> _Problem_
Continue the conversation about Bella from Twilight, picking up after its last line.

> _Supplied text_
Yeah. So I've just Googled where does Mary Sue come from? And you're correct in saying it originates from fanfiction. So it's from a Star Trek parody short story. Um, because Mary Sue was the name of a character standing in for the idealized female characters widespread in Star Trek fanfiction. So it was almost like a little jab at everyone who was writing shit female characters in their Star Trek fanfic.

Bridget

I've got a list of the parts of Bella that are the same as Stephanie Meyer, like physically. Bella is described as having a wide forehead with a widow's peak. Pale skin, a heart-shaped face, a pointed chin, brown hair, lips too full for jawline, brown eyes. And I think when she becomes a vampire, I mean, spoiler, but when she becomes a vampire, um, there is a comment about how her bottom lip is just a little bit too big for her top lip, or vice versa. No, it's vice versa. Vice versa. Which is the opposite of Stephanie Meyer. Stephanie Meyer has a big bottom lip compared to her top lip. And I think maybe she'd gotten some criticism about it. She's like, no, it's flips. It's completely different. So I just thought that was so funny. Like the hair, everything is the same.

Laura

Rereading this was really interesting. My initial reaction to Bella, and I remember it being the same at the time, was that she's this really annoying, contradictory, martyred kind of personality. And yet, after all these years, and I don't know what it is, like it could be something to do with the kind of folklore surrounding Twilight, or like the way that it's just taken on a life of its own. But I almost have this feeling like Bella is actually a good and interesting person and character, but Stephanie Meyer has just done like a really bad job of explaining it. Ooh, interesting take. And I I mean, it's never like no, none of these aspects are ever, ever, ever addressed in the book. And it's like me filling in the gaps to compensate for what I perceive to be flaws in her character. Like, for example, the fact that it sounds like she completely had to raise herself. Like it mentions vaguely like how she had to be the responsible one, how Renee was never parenting her. And I think that's such an interesting thing about her. And it would be such a difficult and isolating thing for a child to have to do. But that's never leveraged or mentioned in the book. I get so frustrated because I think things like that would give so much depth to her character and would go such a long way in explaining aspects of her personality, like why she's so closed off, why she's so responsible.

Bridget

And why she falls so hard for someone who will look after her. Yes. Exactly. But I think the way that it's written in the book is she is condescending towards Renee and Charlie, cooking Charlie dinner, reminding Renee that she has to pick up her dry cleaning, making appointments for her paying the bills, all of those things. It just comes across as condescending because she's like rolling her eyes, oh silly Renee. But if there was a bit more depth, it would make her make sense, I think.

Eryn

I think so too. It would make sense to just have one sentence where Bella said something like, It's nice for the first time ever to have someone looking out for me or someone looking after me the way I've always looked after everyone else. Like that one sentence would make the whole obsession with Edward make so much more sense, I think. Because I agree, I think that's a really important part of her character, and I think that is something that drives why she is so obsessed with Edward. It's because he's chosen her in a way that her mum and her dad never did.

> _Extracted data_
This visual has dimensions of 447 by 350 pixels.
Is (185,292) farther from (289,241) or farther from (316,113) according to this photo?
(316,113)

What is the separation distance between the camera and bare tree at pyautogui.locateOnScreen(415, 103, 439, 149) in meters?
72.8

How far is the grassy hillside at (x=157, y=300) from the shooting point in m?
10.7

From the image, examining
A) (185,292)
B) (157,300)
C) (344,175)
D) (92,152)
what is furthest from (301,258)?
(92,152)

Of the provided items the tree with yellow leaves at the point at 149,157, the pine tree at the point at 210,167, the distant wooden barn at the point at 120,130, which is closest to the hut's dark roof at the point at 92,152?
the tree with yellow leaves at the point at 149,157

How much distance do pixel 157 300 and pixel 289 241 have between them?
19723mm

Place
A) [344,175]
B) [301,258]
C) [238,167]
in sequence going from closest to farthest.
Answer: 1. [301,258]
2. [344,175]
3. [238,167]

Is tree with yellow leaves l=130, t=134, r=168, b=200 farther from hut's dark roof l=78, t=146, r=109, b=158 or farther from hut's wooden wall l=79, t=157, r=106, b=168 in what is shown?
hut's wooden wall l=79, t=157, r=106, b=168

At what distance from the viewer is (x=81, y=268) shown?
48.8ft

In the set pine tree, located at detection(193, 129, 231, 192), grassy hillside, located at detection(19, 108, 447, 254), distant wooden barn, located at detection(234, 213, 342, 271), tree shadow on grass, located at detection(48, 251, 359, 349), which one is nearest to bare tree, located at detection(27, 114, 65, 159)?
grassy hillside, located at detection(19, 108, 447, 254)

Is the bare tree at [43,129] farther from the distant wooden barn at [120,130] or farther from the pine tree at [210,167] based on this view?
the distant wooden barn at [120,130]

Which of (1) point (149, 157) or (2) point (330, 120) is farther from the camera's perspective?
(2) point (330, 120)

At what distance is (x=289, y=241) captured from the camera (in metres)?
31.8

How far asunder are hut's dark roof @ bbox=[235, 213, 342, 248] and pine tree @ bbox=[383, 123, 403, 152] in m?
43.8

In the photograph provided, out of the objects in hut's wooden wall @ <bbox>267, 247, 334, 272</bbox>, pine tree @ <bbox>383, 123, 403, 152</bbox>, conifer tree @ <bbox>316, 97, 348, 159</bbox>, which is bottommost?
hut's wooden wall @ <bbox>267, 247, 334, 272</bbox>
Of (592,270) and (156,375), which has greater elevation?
* * *
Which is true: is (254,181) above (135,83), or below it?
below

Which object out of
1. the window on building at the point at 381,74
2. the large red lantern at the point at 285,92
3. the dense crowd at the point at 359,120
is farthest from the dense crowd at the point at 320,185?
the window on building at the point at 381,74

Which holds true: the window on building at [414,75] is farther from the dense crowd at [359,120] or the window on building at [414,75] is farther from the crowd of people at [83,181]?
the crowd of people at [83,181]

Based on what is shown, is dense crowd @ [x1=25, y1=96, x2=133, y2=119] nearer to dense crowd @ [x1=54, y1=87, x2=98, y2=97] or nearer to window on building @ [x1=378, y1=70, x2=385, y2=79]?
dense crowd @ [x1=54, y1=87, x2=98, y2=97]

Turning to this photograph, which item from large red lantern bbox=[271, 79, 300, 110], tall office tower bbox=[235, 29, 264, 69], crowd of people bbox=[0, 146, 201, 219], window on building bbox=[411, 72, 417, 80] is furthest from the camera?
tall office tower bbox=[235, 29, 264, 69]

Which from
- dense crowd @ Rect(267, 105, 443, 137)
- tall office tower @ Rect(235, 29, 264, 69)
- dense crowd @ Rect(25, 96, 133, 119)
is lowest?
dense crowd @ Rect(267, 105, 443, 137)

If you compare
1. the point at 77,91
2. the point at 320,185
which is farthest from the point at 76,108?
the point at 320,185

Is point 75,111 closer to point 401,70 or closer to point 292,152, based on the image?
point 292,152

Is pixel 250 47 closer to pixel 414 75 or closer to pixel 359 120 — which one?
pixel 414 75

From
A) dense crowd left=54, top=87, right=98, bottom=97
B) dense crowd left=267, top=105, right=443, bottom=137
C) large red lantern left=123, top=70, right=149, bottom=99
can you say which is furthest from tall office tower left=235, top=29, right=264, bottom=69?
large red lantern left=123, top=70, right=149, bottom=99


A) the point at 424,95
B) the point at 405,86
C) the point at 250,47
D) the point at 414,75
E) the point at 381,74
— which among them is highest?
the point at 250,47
...
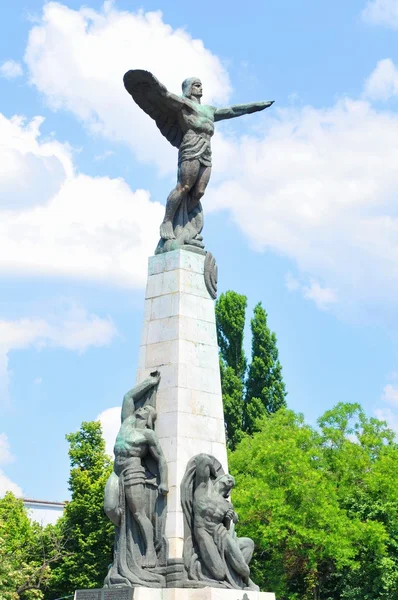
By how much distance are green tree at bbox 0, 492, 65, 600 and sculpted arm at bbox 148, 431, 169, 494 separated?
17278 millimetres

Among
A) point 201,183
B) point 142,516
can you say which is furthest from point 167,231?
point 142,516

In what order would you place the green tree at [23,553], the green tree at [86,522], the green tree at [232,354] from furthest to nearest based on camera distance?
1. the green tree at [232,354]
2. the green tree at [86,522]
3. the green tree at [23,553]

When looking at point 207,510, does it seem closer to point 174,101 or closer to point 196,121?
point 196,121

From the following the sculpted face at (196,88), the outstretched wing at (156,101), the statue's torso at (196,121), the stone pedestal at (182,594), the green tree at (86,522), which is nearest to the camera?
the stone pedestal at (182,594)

> _Answer to the problem_
Laura

I think another good example of a crumb of information that we get about Bella that isn't never really expanded upon or or written well is on page 157 when Edward tells her he can read mine's but he can't read hers, and she has this knee-jerk reaction of, I'm a freak, it's my fault, like I've always been different. I think that's like a really honest, logical kind of teenage reaction, but they never build upon these points of like why she feels so isolated, why she feels so different to others. I think that's such a a really common way of thinking for teenagers. Uh, and I remember it resonated with me at the time, but it just is left to hang there, and you're meant to draw your own conclusions about that.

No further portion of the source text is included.